### Task goal
Please copy the stretch of rows below word for word, from the line containing "From the group" through the line containing "4. the point at 235,302", with both of those lines included. Leave the pictures out of your copy.

┄┄┄┄┄┄

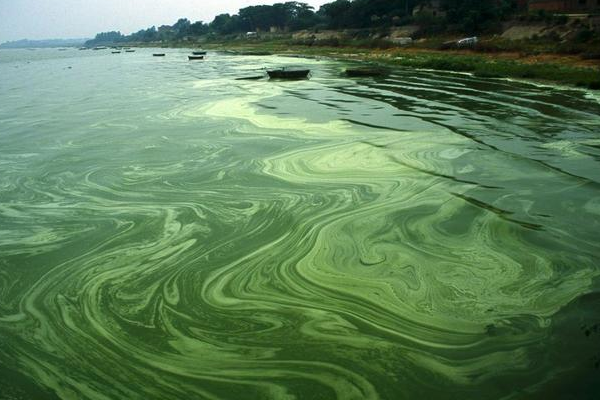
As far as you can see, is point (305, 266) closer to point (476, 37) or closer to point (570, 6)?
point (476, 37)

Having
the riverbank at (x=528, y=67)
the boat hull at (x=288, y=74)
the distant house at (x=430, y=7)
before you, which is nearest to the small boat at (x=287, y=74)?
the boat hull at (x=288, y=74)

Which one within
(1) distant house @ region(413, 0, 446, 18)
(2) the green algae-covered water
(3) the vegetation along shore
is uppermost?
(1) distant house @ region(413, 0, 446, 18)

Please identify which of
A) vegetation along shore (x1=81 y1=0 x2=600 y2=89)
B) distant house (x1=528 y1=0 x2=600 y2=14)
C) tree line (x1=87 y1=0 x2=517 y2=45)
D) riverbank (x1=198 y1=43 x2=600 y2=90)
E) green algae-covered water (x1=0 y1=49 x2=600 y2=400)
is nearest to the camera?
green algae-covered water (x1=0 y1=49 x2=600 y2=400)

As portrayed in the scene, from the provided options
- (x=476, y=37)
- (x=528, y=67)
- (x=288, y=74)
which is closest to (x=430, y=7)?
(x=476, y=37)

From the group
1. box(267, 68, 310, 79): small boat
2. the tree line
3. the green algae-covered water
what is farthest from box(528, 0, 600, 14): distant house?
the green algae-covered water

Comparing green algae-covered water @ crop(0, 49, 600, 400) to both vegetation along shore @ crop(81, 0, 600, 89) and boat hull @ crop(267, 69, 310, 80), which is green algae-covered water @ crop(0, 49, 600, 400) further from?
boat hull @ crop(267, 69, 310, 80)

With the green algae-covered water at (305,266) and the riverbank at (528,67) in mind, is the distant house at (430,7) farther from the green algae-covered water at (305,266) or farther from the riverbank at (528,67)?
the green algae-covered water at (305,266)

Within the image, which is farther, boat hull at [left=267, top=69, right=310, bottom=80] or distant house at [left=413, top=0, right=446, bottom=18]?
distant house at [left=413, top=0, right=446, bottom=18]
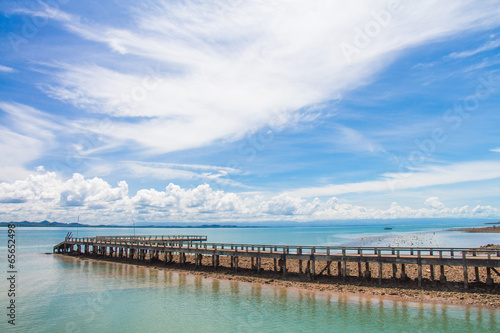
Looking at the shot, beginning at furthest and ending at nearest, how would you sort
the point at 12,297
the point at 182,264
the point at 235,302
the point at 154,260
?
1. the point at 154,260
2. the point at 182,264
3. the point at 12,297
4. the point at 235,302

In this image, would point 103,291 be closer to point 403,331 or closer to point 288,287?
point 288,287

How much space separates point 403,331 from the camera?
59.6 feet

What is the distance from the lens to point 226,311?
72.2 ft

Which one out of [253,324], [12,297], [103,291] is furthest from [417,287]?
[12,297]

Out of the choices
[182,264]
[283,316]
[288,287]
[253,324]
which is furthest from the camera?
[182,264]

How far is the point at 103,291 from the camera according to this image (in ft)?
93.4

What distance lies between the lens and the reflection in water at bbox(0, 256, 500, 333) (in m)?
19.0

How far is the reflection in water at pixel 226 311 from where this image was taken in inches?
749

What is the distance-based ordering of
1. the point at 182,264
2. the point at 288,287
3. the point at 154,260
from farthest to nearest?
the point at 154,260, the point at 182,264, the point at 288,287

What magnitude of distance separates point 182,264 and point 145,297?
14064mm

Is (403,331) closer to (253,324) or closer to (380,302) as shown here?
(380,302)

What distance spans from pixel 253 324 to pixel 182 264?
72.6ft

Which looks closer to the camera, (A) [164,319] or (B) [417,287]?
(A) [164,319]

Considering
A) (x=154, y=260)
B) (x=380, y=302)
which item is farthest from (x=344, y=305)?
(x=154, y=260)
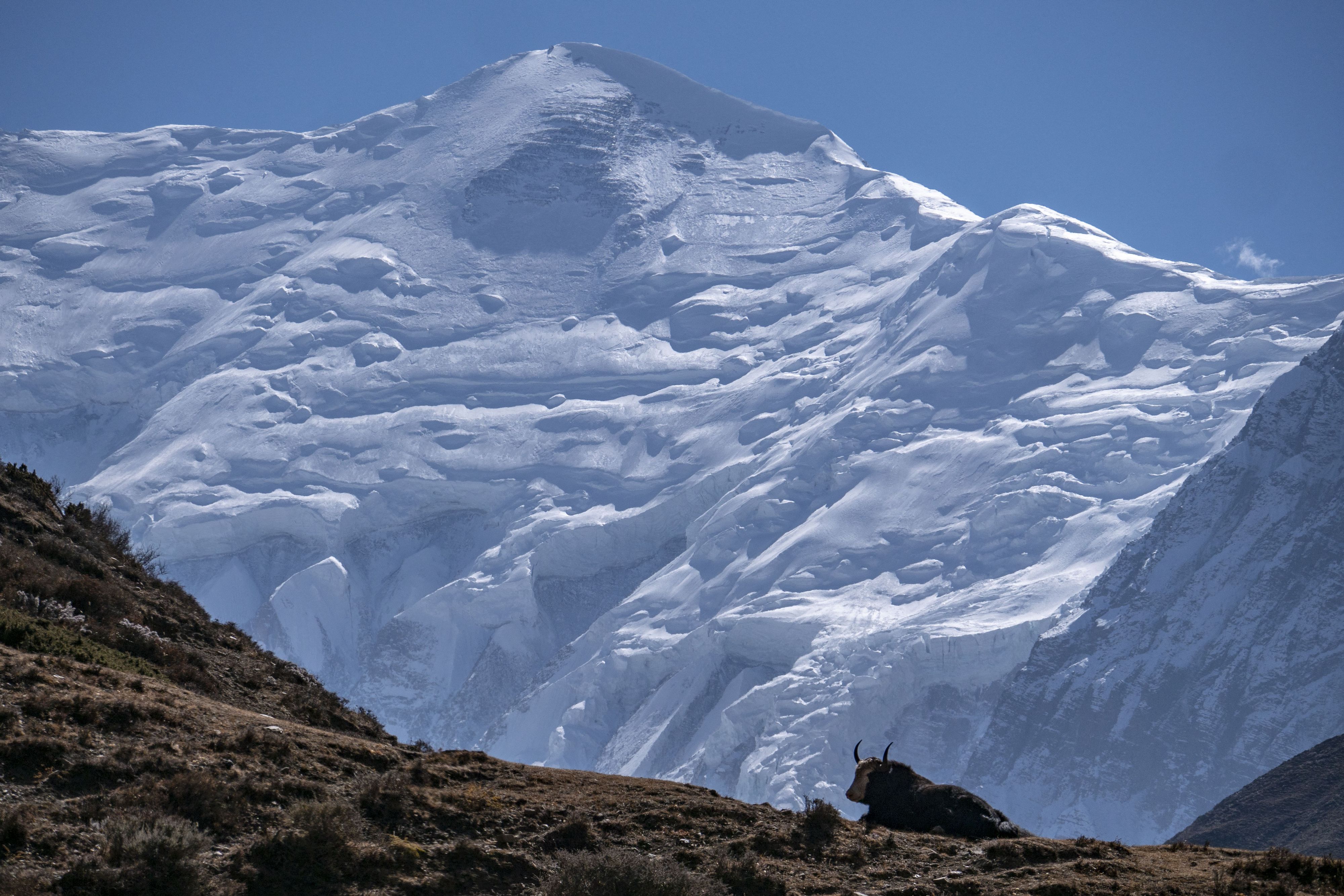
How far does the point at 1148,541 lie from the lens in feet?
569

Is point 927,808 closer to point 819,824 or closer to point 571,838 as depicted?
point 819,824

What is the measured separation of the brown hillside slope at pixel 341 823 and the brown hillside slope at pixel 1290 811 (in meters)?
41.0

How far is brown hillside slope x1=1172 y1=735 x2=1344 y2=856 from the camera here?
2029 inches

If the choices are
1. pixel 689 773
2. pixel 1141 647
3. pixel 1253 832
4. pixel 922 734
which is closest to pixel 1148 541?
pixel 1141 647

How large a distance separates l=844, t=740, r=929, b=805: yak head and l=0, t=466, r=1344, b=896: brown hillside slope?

┄┄┄┄┄┄

### Written response
From the group
1. box(267, 68, 310, 79): small boat
2. the tree line
3. the green algae-covered water
what is farthest from box(528, 0, 600, 14): distant house?
the green algae-covered water

Comparing green algae-covered water @ crop(0, 49, 600, 400) to both vegetation along shore @ crop(81, 0, 600, 89) and boat hull @ crop(267, 69, 310, 80), which is green algae-covered water @ crop(0, 49, 600, 400) further from?
boat hull @ crop(267, 69, 310, 80)

With the green algae-covered water at (305,266) and the riverbank at (528,67) in mind, is the distant house at (430,7) farther from the green algae-covered water at (305,266) or farther from the riverbank at (528,67)?
the green algae-covered water at (305,266)

Within the image, which is farther, boat hull at [left=267, top=69, right=310, bottom=80] or distant house at [left=413, top=0, right=446, bottom=18]?
distant house at [left=413, top=0, right=446, bottom=18]
Looking at the shot, beginning at furthest and ending at nearest, how would you sort
the point at 12,297
the point at 182,264
the point at 235,302
the point at 154,260
?
1. the point at 154,260
2. the point at 182,264
3. the point at 12,297
4. the point at 235,302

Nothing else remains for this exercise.